The model becomes a living trace, not a frozen artifact. It accrues meaning from real work: an analyst steers the agent -- disambiguating what the question meant, catching where it grabbed the wrong column or join -- and every validated query folds back in as a reusable definition. It's versioned like code, so you can see how "revenue" was defined in March versus today and roll back a bad change. And it's kept honest by evaluation loops that catch a class of queries starting to fail, or an answer drifting from ground truth. A single analysis is a commodity, worth a little less every week. A model that evolves is worth more every month, and harder to replace the longer it runs.

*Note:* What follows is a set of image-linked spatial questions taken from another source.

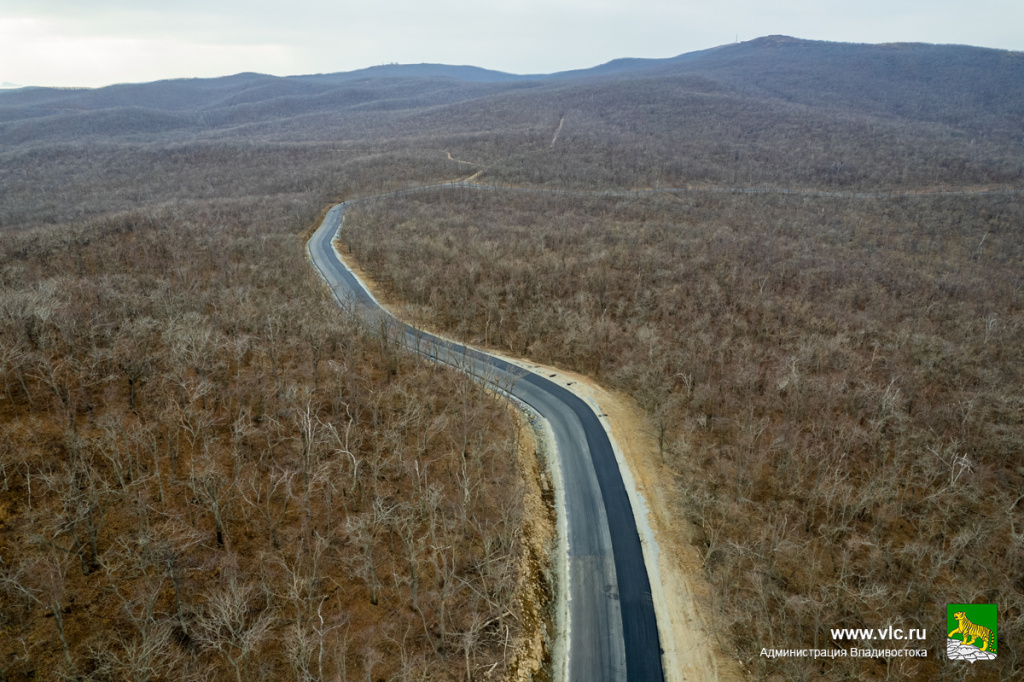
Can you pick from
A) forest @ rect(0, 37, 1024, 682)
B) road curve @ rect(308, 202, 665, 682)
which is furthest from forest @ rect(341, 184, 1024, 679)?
road curve @ rect(308, 202, 665, 682)

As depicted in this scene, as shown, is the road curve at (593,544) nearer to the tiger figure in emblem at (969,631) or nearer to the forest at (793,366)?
the forest at (793,366)

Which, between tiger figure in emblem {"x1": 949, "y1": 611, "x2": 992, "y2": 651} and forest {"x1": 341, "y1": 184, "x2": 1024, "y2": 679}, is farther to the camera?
forest {"x1": 341, "y1": 184, "x2": 1024, "y2": 679}

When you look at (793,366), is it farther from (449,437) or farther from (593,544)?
(449,437)

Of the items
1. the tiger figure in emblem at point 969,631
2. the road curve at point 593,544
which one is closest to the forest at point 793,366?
the tiger figure in emblem at point 969,631

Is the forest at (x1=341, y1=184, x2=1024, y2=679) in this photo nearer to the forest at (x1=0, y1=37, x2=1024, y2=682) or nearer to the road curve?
the forest at (x1=0, y1=37, x2=1024, y2=682)

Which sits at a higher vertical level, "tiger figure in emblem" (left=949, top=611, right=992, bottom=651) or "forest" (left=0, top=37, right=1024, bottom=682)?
"forest" (left=0, top=37, right=1024, bottom=682)

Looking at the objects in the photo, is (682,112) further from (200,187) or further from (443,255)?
(200,187)

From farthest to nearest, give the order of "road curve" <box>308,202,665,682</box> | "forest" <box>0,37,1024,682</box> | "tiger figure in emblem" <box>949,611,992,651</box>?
1. "road curve" <box>308,202,665,682</box>
2. "tiger figure in emblem" <box>949,611,992,651</box>
3. "forest" <box>0,37,1024,682</box>

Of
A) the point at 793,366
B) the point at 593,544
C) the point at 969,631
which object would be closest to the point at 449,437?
the point at 593,544
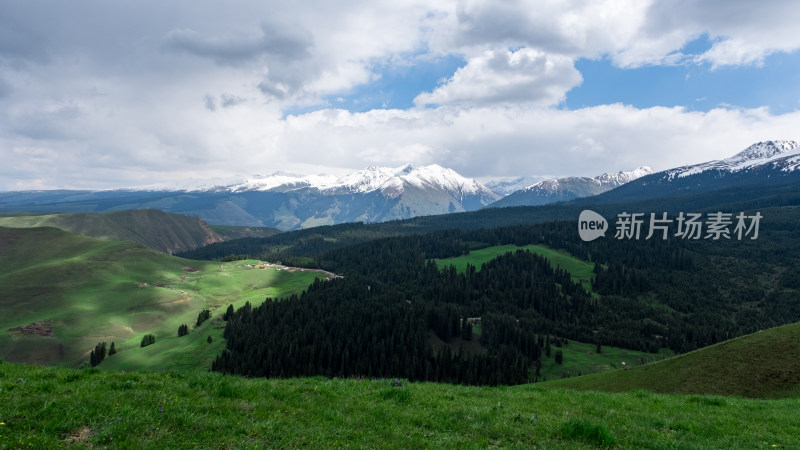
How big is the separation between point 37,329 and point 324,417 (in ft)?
702

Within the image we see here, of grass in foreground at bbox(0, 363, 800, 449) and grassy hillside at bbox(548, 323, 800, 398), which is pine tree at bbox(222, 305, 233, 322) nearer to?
grassy hillside at bbox(548, 323, 800, 398)

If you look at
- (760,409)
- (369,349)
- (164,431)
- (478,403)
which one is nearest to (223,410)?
(164,431)

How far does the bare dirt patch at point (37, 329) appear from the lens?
157m

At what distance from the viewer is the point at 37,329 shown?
526 ft

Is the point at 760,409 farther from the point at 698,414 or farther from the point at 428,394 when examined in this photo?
the point at 428,394

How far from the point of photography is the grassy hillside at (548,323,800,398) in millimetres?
31500

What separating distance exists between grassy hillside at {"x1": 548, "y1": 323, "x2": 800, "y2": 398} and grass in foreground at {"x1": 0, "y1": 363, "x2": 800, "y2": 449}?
13029 millimetres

It's the only real moat in this stack.

All of this takes infrastructure: tooling to validate the flood, to earn trust in it, to let meaning evolve without rotting. The usual way to get it is to assemble a stack and staff a team. You don't have to. Credible is the layer. We cover what enterprise data teams actually need -- governed models, access control, multi-tenant isolation, observability, scale -- and your team models on top of it, agent-assisted. No BI tool to learn: your business users talk to their AI, and their AI talks to Credible. No stack to assemble: modeling, governance, serving, and AI-native access live in one platform. And the authoring tools are free, because charging modelers a seat fee for the right to create value on your platform is a dead business model. The complexity tax was never inherent to the work -- it was the cost of the wrong shape. We take on the parts that are genuinely hard: scaling to agent-volume traffic, governance, isolation, keeping the model true as the world moves. That's how a governed data product stops being a quarter-long project and becomes something you just do.

Build for the shape of who actually consumes data now. And build the meaning to last -- not a model you write once and watch rot, but one that stays alive: versioned, evaluated, current as the questions, the data, and the business keep moving.